Write out the passage of the forum thread on site moderation from "The forum I'm" up to and including "work on here.", reproducing it verbatim.

>> START Source text

Most definitely need more mods though because the mod team can't be on here all the time and the more we have then the site will be better moderated.

I think most people on here know my stance on bullying. I'll say it again, banter is one thing but deliberately verbally attacking a member is just not on. This is where the extra mods would come in handy because most often it's handled to late when the damage has been done.

The forum I'm a moderator on work it in shifts and are designated certain parts of the forums to moderated. Granted there are many more mods on our team however it could still work on here.

I still offer my services


----------



## Quackerz (Dec 19, 2015)

Mildo said:


> In terms of mods sharing knowledge there is really on @Pscarb that shows interest the most.
> 
> From time to time @Dark sim pops in to share his knowledge and I can only assume he and the other mods have a busy life so when they do pop in its nice to see experienced guys sharing their knowledge.
> 
> ...

>> END Source text
>> START Record list

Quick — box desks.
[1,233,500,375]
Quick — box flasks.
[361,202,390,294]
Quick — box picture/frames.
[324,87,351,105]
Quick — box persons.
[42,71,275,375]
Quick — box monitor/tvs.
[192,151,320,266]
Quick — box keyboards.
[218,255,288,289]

>> END Record list
>> START Record list

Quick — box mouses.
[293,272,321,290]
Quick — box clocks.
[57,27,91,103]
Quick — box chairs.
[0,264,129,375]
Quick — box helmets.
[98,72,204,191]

>> END Record list

Result for this task
The forum I'm a moderator on work it in shifts and are designated certain parts of the forums to moderated. Granted there are many more mods on our team however it could still work on here.